Für mich sind die anderen Theorien aber auch nicht plausibel. Die DWS ist selbst an der Börse notiert und wird sicherlich kein „Parkplatz“ von Aktienbeständen von anderen Unternehmen sein; deren Aufgabe ist das Verwalten von Kundengeldern. Auch die gestrigen Ansätze, dass das etwas mit selbst emittierten Optionsscheinen zu tun hat, glaube ich nicht was ich gestern schon begründet habe. Als Käufer eines Derivats muss die DWS auch keine Sicherheiten hinterlegen. Und dass sich die DWS Aktien (zum Shorten?) geliehen hat, erscheint mir auch nicht plausibel.

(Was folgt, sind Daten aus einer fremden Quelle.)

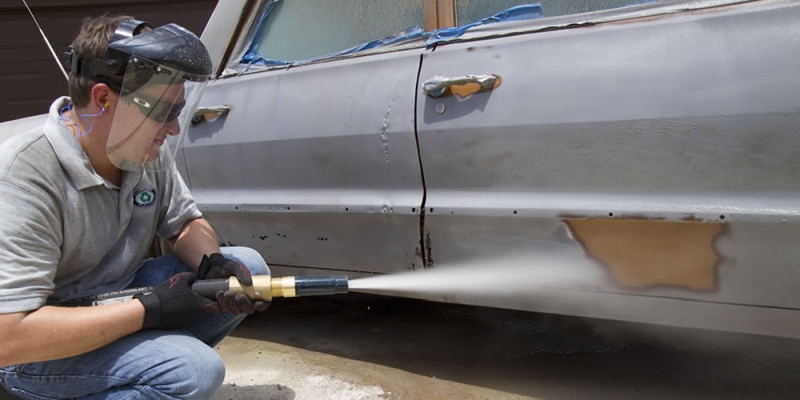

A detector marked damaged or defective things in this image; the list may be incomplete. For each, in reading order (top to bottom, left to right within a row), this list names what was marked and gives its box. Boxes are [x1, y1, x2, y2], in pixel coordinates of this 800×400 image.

brown rust stain [564, 219, 724, 290]
rust spot [564, 219, 724, 290]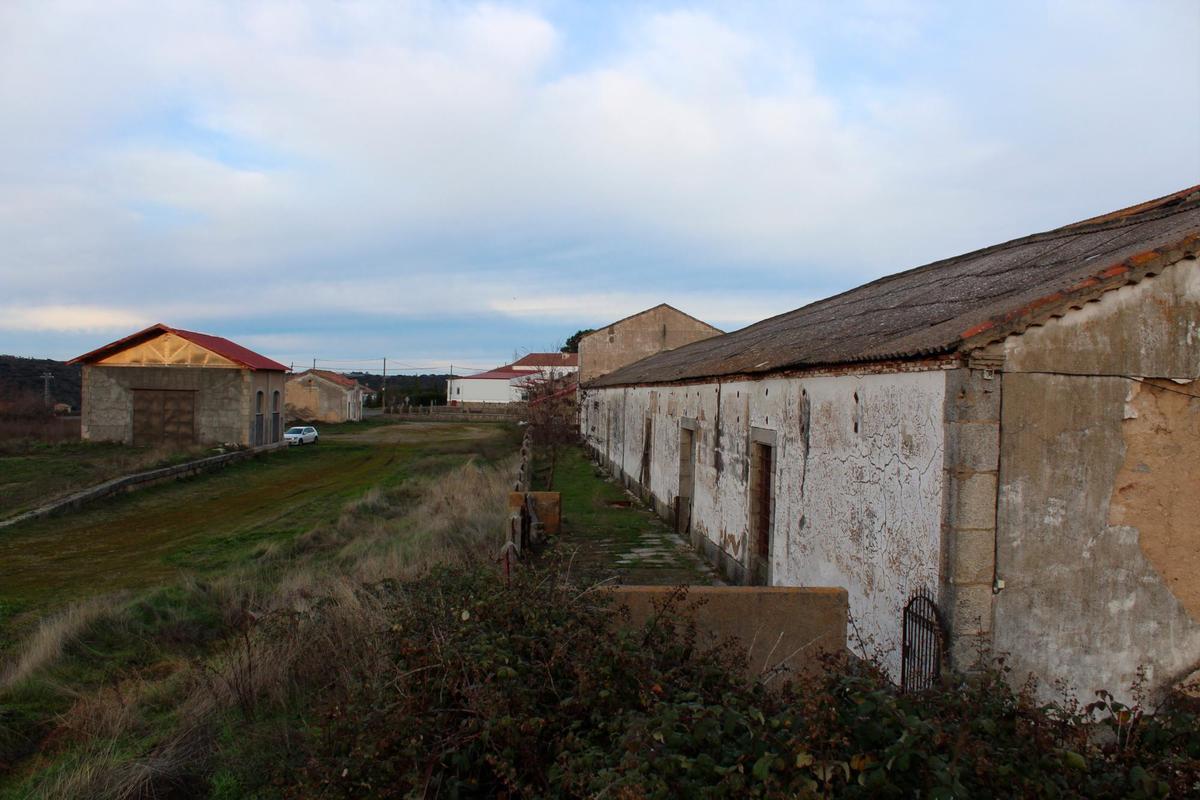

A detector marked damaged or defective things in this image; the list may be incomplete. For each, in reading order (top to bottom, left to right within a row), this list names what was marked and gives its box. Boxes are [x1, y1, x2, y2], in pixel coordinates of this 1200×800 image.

peeling white paint wall [583, 369, 945, 676]
rusty iron gate [902, 587, 945, 695]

Das für mich wahrscheinlichste Szenario bleibt, dass die DWS Teile ihrer WDI-Aktien verliehen und dafür eine Sicherheitsleistung in Form von WDI Aktien bekommen hat (alternativ irgendwelche Swap-Geschäfte?). Wenn der Kurs von 140 auf 80 Euro fällt, muss der Kontrahent natürlich weniger Sicherheitsleistung stellen – also könnte man das auch mit der Kursentwicklung plausibilisieren. Aber sicher bin ich mir natürlich nicht, eigentlich könnte das ganze nur die DWS beantworten. Ich kritisiere das übrigens schon seit Jahren, dass man durch die Meldungen kaum noch durchsteigt – hier würde ich mir mal eine Transparenz-Initiative wünschen.

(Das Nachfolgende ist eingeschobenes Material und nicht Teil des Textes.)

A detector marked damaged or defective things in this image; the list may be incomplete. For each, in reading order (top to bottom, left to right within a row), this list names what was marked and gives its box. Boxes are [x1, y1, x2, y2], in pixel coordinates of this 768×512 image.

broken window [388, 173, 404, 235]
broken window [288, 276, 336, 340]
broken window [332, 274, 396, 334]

Was natürlich die Konfusion erhöht ist die Tatsache, dass es zwar die Meldung „equity collateral returned“ gab, aber nicht vorher die korrespondierende Meldung „equity collateral received“ – so wie das zB heute bei der Dt. Pfandbriefbank der Fall war:
www.dgap.de/dgap/News/pvr/...iten-verbreitung/?newsID=1345865
Was aber auch ein Fakt ist: die DWS hatte mal knapp 6% der Stimmrechte und nun hat sie noch 3,3%. Also entweder waren die 6% aus den obigen Gründen aufgebläht (und das wurde hier im Forum als starkes Zeichen gesehen, dass die eine so große Position erworben haben) oder die DWS hat hier in der Tat deutlich reduziert, was die Meldung von Anfang Mai ja schon verdeutlicht hat.